» TEXT PASSAGE:
Wonder if any of the ceilings ever collapsed.......
(, Fri 9 Sep 2011, 15:30, 3 replies)
Cocks, cocks and more cocks
Having gone to an all boys school, it was pretty much a given that I and many of my classmates would draw a lot of cocks. Some people drew them in text books, some drew them on desks, some were happy to have crudely drawn variants while others would produce extremely detailed works of art.

They even had a nickname that people would use to discuss them without any of the teachers getting wise - "Marios". This came about when someone was trying to doodle Super Mario onto a notebook, but was having little luck. Someone came along and said "Mario? I'll draw you a Mario" and whipped up a crudely drawn cock before they got wise.

However, the worst instance came when a new block of the school had been built and someone took it upon themselves to "Christen" it with an extremely large, crude cock. This thing was at least 3ft by 6ft and covered most of the wall.

I don't know if it was the oversized, almost "industrial" marker, the paint used on the wall or the solution they used to try and clean it, but all the school managed to do was imprint the outline even more permanently onto the wall. The paint was stripped away in the exact shape of this massive cock and due to the new block being over budget as it was, it would remain this way for quite some time.
(, Fri 9 Sep 2011, 15:03, Reply)
Asbestos related high jinx
When I was in the 6th form, our common room was one of those pre-fab classrooms (we called them rabbit hutches I think) which were supposed to last 5 years but were normally used for about 30.

One day these 2 machines appeared in there that were sat on tables and seemed to be sampling the air. Without thinking about it (which in hindsight would maybe have been a good idea) a friend and I broke some small pieces from a board that sat behind a radiator and looked just like the asbestos mats we used to put under our bunsen burners in chemistry lessons and proceeded to crumble them into the intake parts of the machines. Once nothing happened (not sure what we expected - alarms maybe) we got bored and went off to our lessons and then I went home to lunch.

About an hour later I got a frantic call from the friend. He had come back from lunch to find the door to the common room boarded shut with yellow 'hazard' tape plastered all over it. There was a sign warning us not to enter the building otherwise due to the detection of hazardous materials.

Due to the lethally high levels of asbestos that had been found in the air, the building had been immediately shut and condemned. Over the next few weeks, all 6th formers were tested for exposure to asbestos and the authorities were amazed that no-one had been affected seeing as there were such high levels in the atmosphere inside that room.

A week later the area was cordoned off and demolition began and within another week there was no trace of it left apart from the bare patch of earth where it had once stood.

» RAW DATA:
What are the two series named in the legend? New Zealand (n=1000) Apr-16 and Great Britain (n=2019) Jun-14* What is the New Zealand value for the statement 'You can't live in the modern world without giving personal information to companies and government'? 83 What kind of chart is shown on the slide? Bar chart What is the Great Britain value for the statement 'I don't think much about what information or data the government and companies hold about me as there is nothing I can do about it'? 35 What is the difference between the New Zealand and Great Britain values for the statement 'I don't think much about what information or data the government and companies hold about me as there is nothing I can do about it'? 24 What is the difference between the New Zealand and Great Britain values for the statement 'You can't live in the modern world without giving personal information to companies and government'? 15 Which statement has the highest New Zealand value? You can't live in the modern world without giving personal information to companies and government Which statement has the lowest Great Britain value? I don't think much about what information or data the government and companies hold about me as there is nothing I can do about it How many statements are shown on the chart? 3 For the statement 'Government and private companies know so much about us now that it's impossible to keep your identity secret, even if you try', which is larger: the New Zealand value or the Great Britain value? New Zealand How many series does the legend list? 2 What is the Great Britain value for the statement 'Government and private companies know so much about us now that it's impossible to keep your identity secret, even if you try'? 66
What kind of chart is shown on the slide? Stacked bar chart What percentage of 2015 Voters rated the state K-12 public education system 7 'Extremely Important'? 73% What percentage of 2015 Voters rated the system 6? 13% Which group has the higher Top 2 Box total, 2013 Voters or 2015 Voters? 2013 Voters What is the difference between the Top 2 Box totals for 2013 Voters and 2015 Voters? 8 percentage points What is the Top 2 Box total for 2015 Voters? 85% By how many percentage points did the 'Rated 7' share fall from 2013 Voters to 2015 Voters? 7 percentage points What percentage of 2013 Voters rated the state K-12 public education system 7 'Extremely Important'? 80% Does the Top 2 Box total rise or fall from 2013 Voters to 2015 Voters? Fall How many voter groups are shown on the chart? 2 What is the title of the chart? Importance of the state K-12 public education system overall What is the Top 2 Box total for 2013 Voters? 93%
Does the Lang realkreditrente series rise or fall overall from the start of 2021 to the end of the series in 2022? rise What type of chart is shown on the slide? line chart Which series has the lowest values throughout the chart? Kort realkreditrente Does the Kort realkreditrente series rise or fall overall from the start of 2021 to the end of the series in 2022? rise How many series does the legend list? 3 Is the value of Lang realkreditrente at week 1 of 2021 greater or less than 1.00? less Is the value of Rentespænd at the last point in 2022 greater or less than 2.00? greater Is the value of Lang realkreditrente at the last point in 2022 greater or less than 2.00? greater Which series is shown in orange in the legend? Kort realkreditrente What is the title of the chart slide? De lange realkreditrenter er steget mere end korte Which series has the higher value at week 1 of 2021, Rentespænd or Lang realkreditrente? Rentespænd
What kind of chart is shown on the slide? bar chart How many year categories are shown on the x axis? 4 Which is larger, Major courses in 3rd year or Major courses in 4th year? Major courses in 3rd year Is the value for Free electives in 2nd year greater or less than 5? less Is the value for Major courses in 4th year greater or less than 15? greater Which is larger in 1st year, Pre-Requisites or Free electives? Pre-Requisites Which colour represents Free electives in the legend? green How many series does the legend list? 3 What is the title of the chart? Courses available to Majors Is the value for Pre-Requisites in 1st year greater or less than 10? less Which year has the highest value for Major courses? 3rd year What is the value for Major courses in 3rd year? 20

» COMPLETE THE FOLLOWING:
**a.** Transcribe the school pranks text from "However, the worst" to "of the wall.", word for word.
**b.** Can you carry on the school pranks text past its last sentence?

» ANSWERS BY ITEM:
**a.**
However, the worst instance came when a new block of the school had been built and someone took it upon themselves to "Christen" it with an extremely large, crude cock. This thing was at least 3ft by 6ft and covered most of the wall.

**b.**
I spent the next 6 months convinced we would be found out and slung into juvy. Luckily no-one grassed and we got away with it (despite the presence of lots of pesky kids).

After I had left I found out that they had then built a brand-spanking new common room so everyone was quids in (ok apart from the tax-payer maybe).

That was pretty much the most stupid thing I did at school.
(, Fri 9 Sep 2011, 14:54, 1 reply)
The headmaster's privileged son
Being caught with (massive) drugs on the school premises. That was a great day.
(, Fri 9 Sep 2011, 14:46, 8 replies)
It's a well-known fact that when people become teachers they lose all technical knowledge
and so when presented with a TV and video machine (these days I suppose it would be DVD or Blu-Ray, whatever that is) they end up floundering in front of the class, pathetically trying to make the damn thing work.

Imagine that, but one of the kids at the back of the class has got one of those watches from Argos that doubles as a TV/video remote control.
(, Fri 9 Sep 2011, 14:35, 1 reply)
Sticks and stones....well stones mostly....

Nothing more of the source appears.